Russell Judd, CEO of Kern Medical Center, pointed to the increase in injury, illness and accidents tied to marijuana use. “At KMC, we are the ones who pick up the pieces.”

If the county decides to regulate, he requested additional funding for the uncompensated care his facility anticipates providing.

Based on the numbers coming out of Colorado following legalization, he said that Kern could expect to see an additional 600-700 emergency room visits annually, each coming with a price tag of up to $15,000. “That’s millions of dollars.”

Renee Westa-Lusk of Ridgecrest was among the members of the public who testified. “I was exposed to the side effects of someone smoking cannabis when I was a senior in high school and have been running away from it ever since.”

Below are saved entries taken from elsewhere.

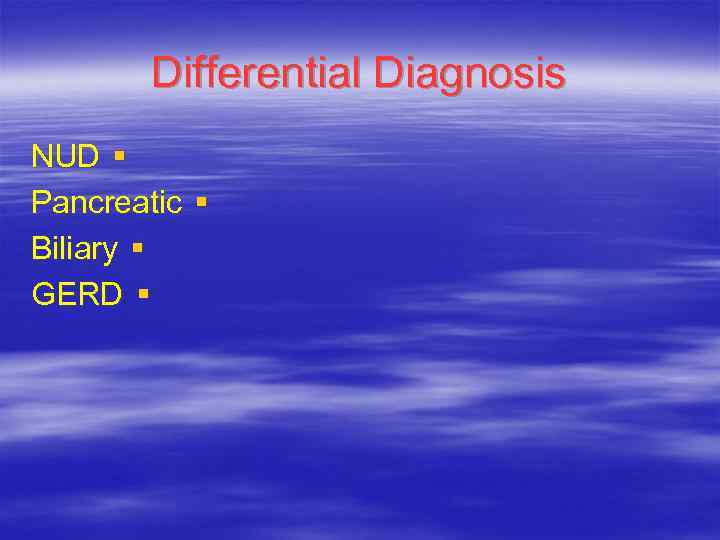 Differential Diagnosis

NUD ▪
Pancreatic ▪
Biliary ▪
GERD ▪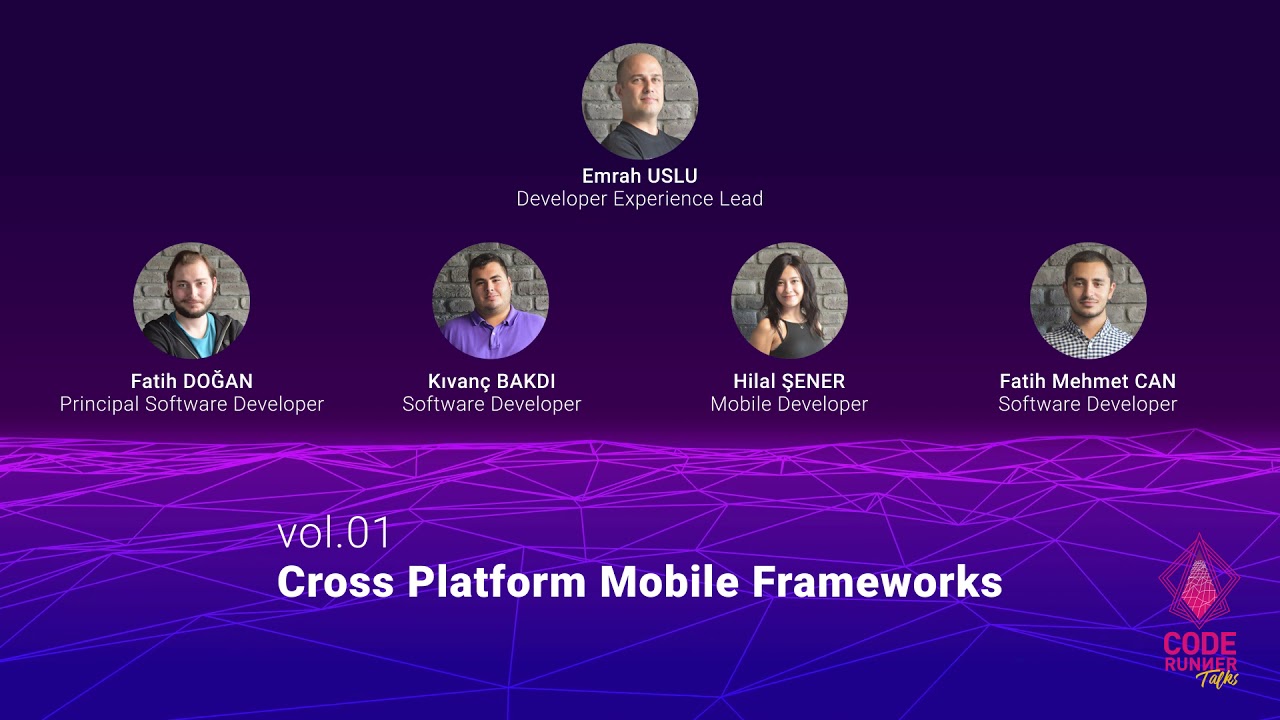 Emrah USLU
Developer Experience Lead

Fatih DOĞAN
Principal Software Developer

Kıvanç BAKDI
Software Developer

Hilal ŞENER
Mobile Developer

Fatih Mehmet CAN
Software Developer

vol.01
Cross Platform Mobile Frameworks

CODE RUNNER Talks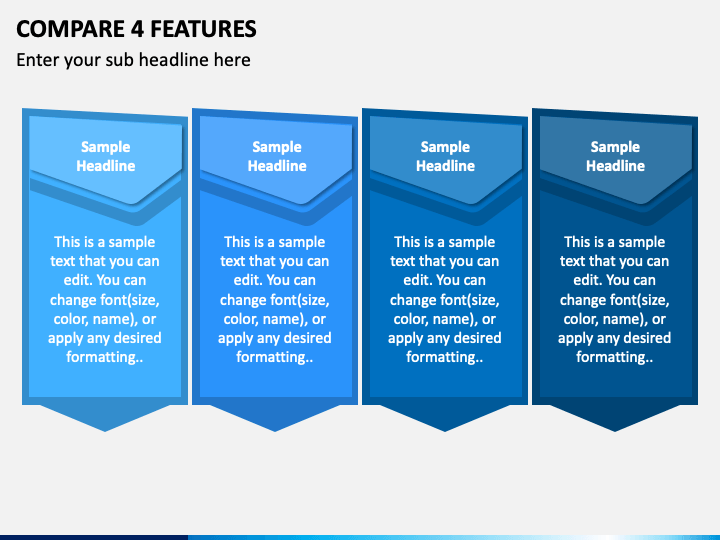 COMPARE 4 FEATURES

Enter your sub headline here

Sample Headline

This is a sample text that you can edit. You can change font(size, color, name), or apply any desired formatting..

Sample Headline

This is a sample text that you can edit. You can change font(size, color, name), or apply any desired formatting..

Sample Headline

This is a sample text that you can edit. You can change font(size, color, name), or apply any desired formatting..

Sample Headline

This is a sample text that you can edit. You can change font(size, color, name), or apply any desired formatting..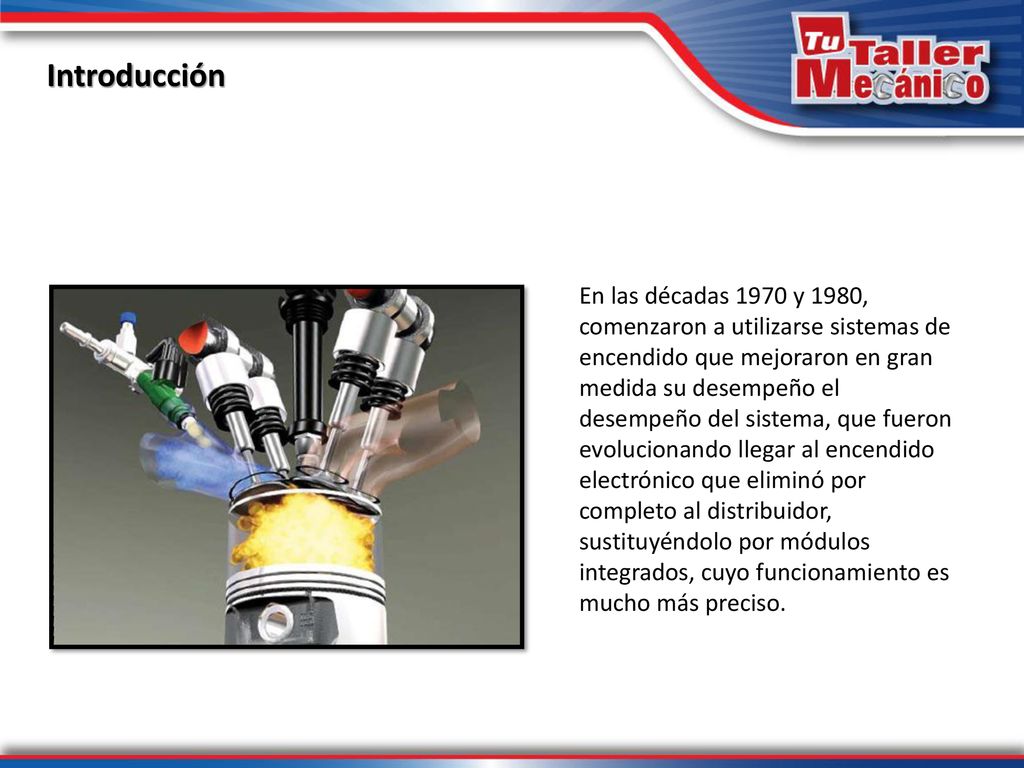 Introducción

Tu Taller Mecánico

En las décadas 1970 y 1980, comenzaron a utilizarse sistemas de encendido que mejoraron en gran medida su desempeño el desempeño del sistema, que fueron evolucionando llegar al encendido electrónico que eliminó por completo al distribuidor, sustituyéndolo por módulos integrados, cuyo funcionamiento es mucho más preciso.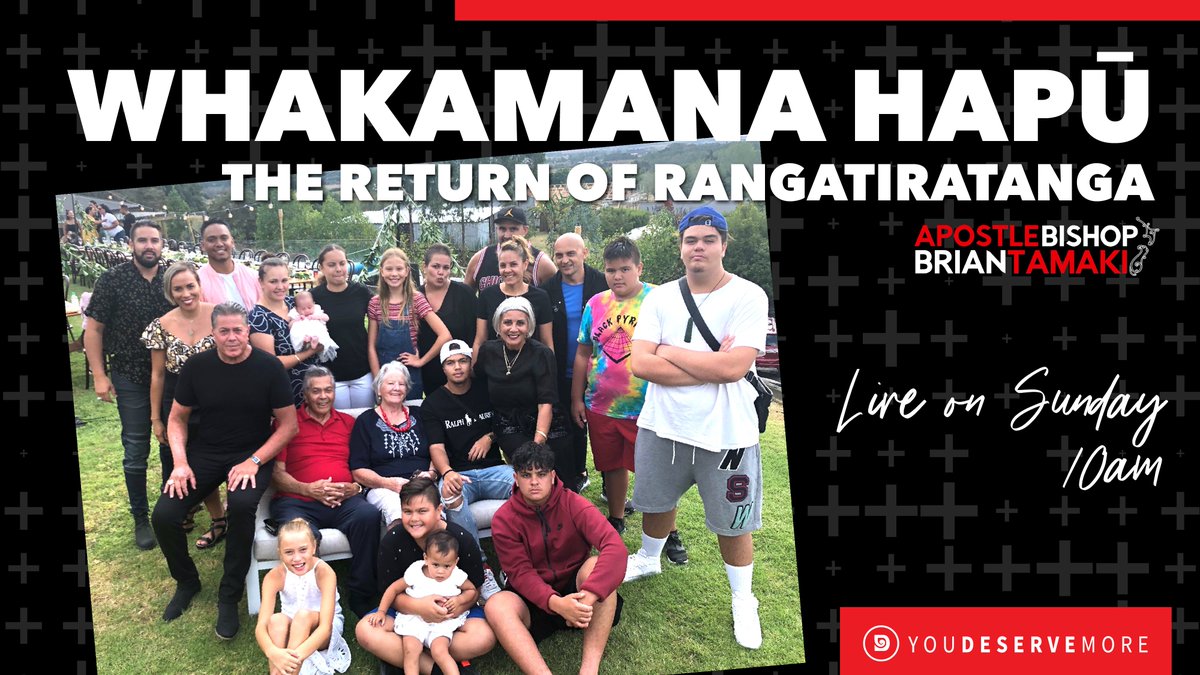 WHAKAMANA HAPŪ
THE RETURN OF RANGATIRATANGA

APOSTLEBISHOP
BRIANTAMAKI

Live on Sunday
10am

YOUDESERVEMORE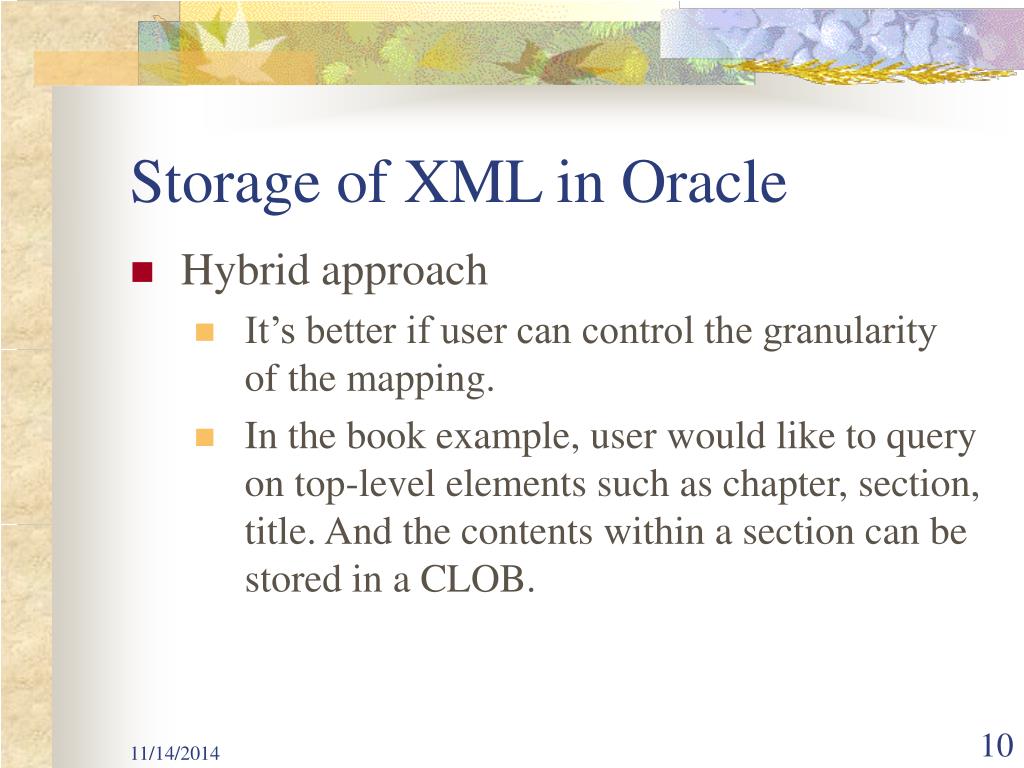 Storage of XML in Oracle

Hybrid approach

It’s better if user can control the granularity of the mapping.

In the book example, user would like to query on top-level elements such as chapter, section, title. And the contents within a section can be stored in a CLOB.

11/14/2014

10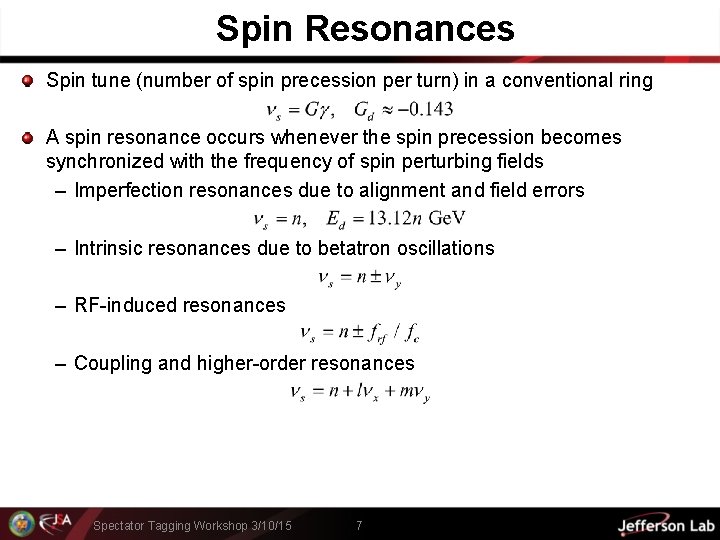 Spin Resonances

Spin tune (number of spin precession per turn) in a conventional ring

$\nu_s = G\gamma, \quad G_d \approx -0.143$

A spin resonance occurs whenever the spin precession becomes synchronized with the frequency of spin perturbing fields

– Imperfection resonances due to alignment and field errors

$\nu_s = n, \quad E_d = 13.12n \text{ GeV}$

– Intrinsic resonances due to betatron oscillations

$\nu_s = n \pm \nu_y$

– RF-induced resonances

$\nu_s = n \pm f_{rf} / f_c$

– Coupling and higher-order resonances

$\nu_s = n + l\nu_x + m\nu_y$

JSA

Spectator Tagging Workshop 3/10/15

7

Jefferson Lab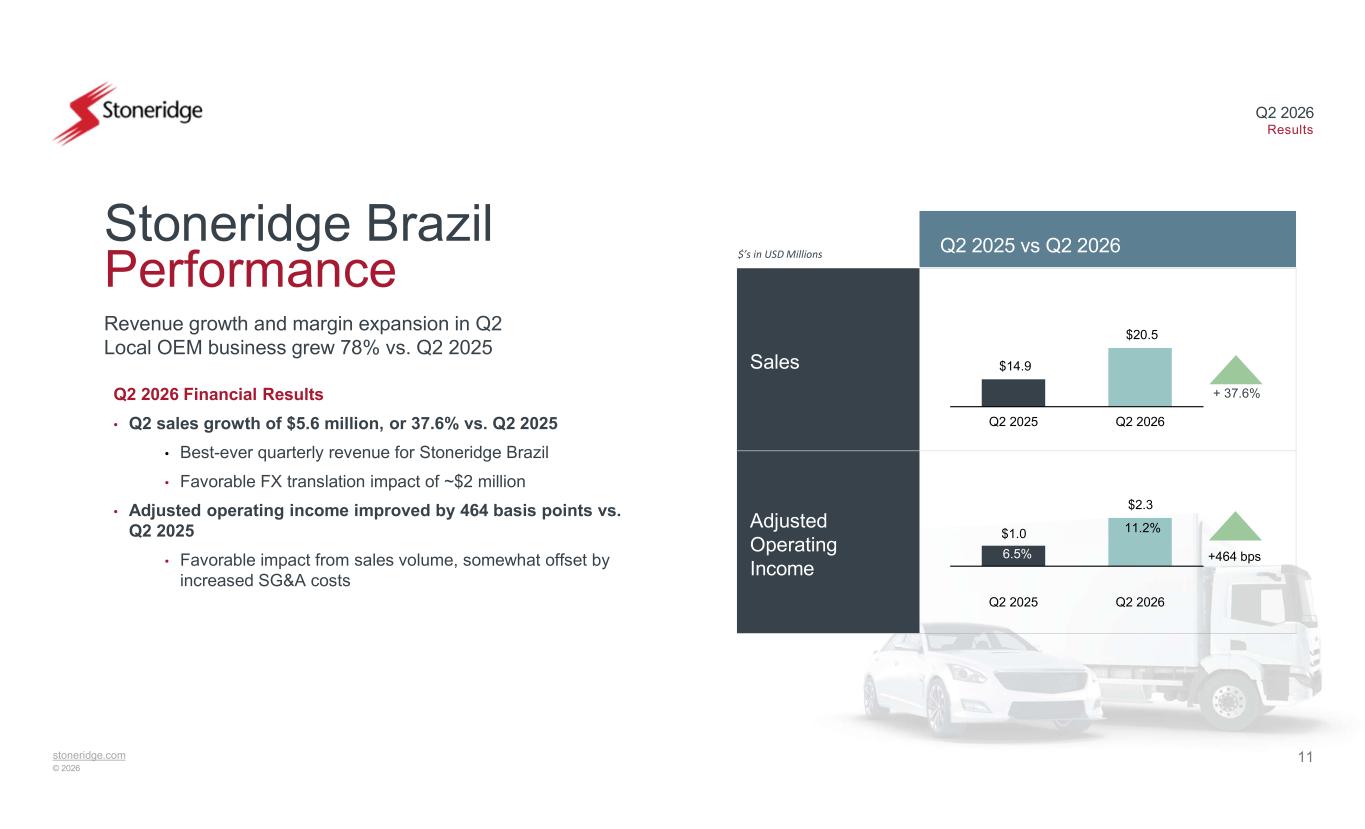 Stoneridge

Q2 2026
Results

Stoneridge Brazil
Performance

Revenue growth and margin expansion in Q2
Local OEM business grew 78% vs. Q2 2025

Q2 2026 Financial Results

• Q2 sales growth of \$5.6 million, or 37.6% vs. Q2 2025
  • Best-ever quarterly revenue for Stoneridge Brazil
  • Favorable FX translation impact of ~\$2 million
• Adjusted operating income improved by 464 basis points vs. Q2 2025
  • Favorable impact from sales volume, somewhat offset by increased SG&A costs

\$'s in USD Millions

Q2 2025 vs Q2 2026

Sales
\$14.9
\$20.5
+ 37.6%
Q2 2025
Q2 2026

Adjusted Operating Income
\$1.0
6.5%
\$2.3
11.2%
+464 bps
Q2 2025
Q2 2026

stoneridge.com
© 2026

11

She said that the smoke and the smell triggers nausea and asthma for her, and she wants to see the board restricting use in public spaces to protect citizens.

Gleason asked Oviatt what happens to medical marijuana users after the one-year operation licenses expire. Oviatt said that medical users can grow up to six plants (indoors) for personal use.

“The question is not whether or not you are going to have marijuana use in your neighborhood — because you are,” said Gleason.

He said that every leader of the cities, law enforcement agencies and school districts in his 1st District have urged him to ban cannabis. The majority of county voters also opposed the state initiative to legalize recreational use in 2016. And statistics from Colorado have shown a rise in social challenges ranging from homelessness to impaired driving to medical issues to crime.

“In the final analysis, this decision — for me — is not financial,” said Gleason. While he understands the opportunity for revenue, in the long run he does not want to compromise public health and safety.

An attorney representing the interest of the marijuana industry said that citizens can circulate a petition to put the issue up for a vote by the public.

County counsel Mark Nations acknowledged that the county could also put on the ballot an initiative representing the interests of the county.

The county’s action does not impact municipalities. Ridgecrest (along with all other municipalities in the 1st District) voted to ban medical marijuana dispensaries before the 2016 initiative was introduced.

On Tuesday, the Planning Commission made a recommendation to urge the City Council to ban all cultivation and sales, as well as use in public spaces. The item is expected to appear on the Nov. 1 council agenda.